# REQUIRED TASK:
Update the items below by replacing "Detect" with "Identify" and leaving everything else the same.

begin SOURCE MATERIAL

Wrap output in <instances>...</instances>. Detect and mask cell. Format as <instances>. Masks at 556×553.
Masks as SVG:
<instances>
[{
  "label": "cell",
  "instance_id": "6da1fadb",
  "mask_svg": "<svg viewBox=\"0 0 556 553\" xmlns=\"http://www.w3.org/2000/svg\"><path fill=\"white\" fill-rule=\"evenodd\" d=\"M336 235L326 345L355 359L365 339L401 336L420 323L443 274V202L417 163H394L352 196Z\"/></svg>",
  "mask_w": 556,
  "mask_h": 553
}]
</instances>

end SOURCE MATERIAL

# THE SOLUTION:
Wrap output in <instances>...</instances>. Identify and mask cell. Format as <instances>. Masks at 556×553.
Masks as SVG:
<instances>
[{
  "label": "cell",
  "instance_id": "6da1fadb",
  "mask_svg": "<svg viewBox=\"0 0 556 553\" xmlns=\"http://www.w3.org/2000/svg\"><path fill=\"white\" fill-rule=\"evenodd\" d=\"M336 235L326 345L355 359L365 339L401 336L420 323L443 274V202L417 163H394L352 196Z\"/></svg>",
  "mask_w": 556,
  "mask_h": 553
}]
</instances>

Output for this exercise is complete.